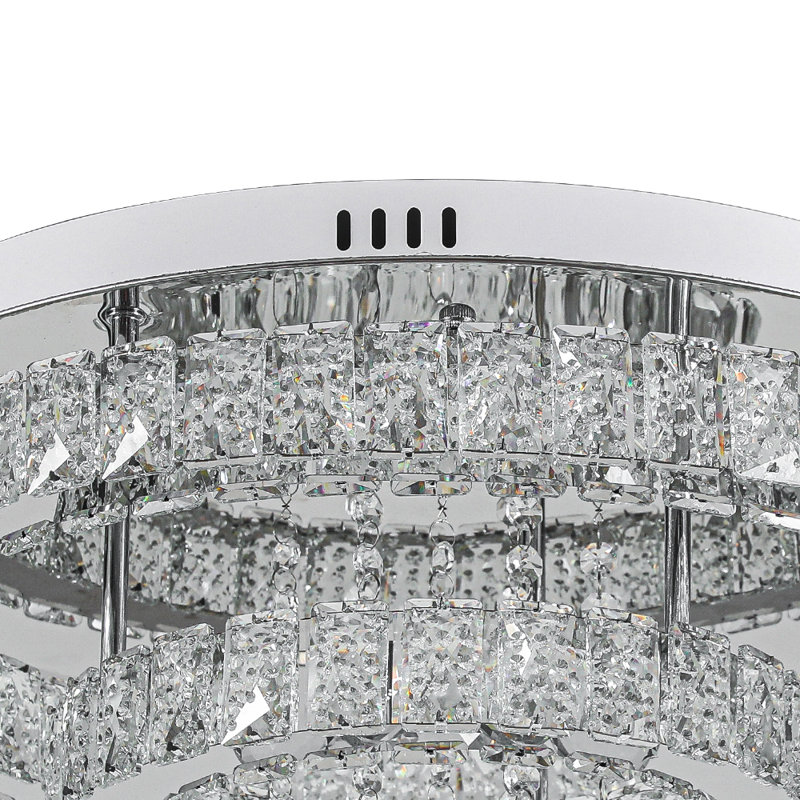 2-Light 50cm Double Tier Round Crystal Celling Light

■ ■ ■ ■ ■

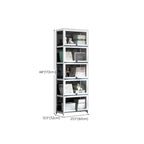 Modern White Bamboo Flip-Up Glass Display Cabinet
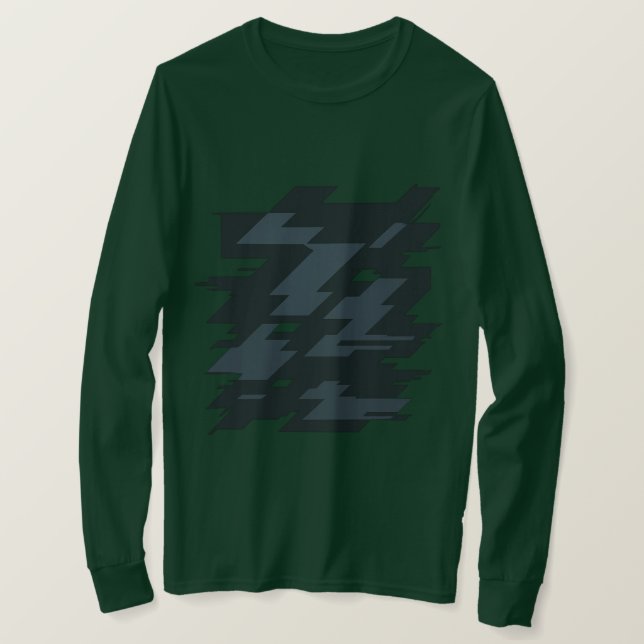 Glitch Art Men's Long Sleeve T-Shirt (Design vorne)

■ ■ ■ ■ ■

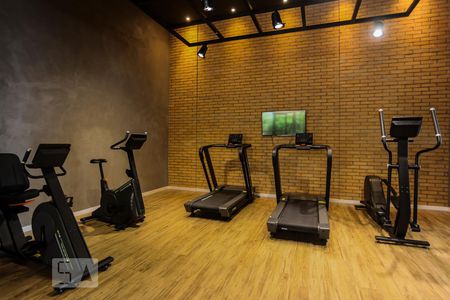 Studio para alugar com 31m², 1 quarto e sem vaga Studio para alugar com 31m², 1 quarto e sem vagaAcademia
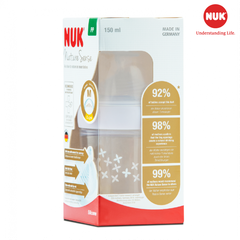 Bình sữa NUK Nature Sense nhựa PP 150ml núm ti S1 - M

■ ■ ■ ■ ■

__Work task__.
Above are the records; copy exactly the lines from the one with "Studio para alugar com 31m², 1 quarto e sem vaga Studio" through the one with "Bình sữa NUK", including both, and nothing more. Leave out pictures.

__Response to the exercise__.
 Studio para alugar com 31m², 1 quarto e sem vaga Studio para alugar com 31m², 1 quarto e sem vagaAcademia
 Bình sữa NUK Nature Sense nhựa PP 150ml núm ti S1 - M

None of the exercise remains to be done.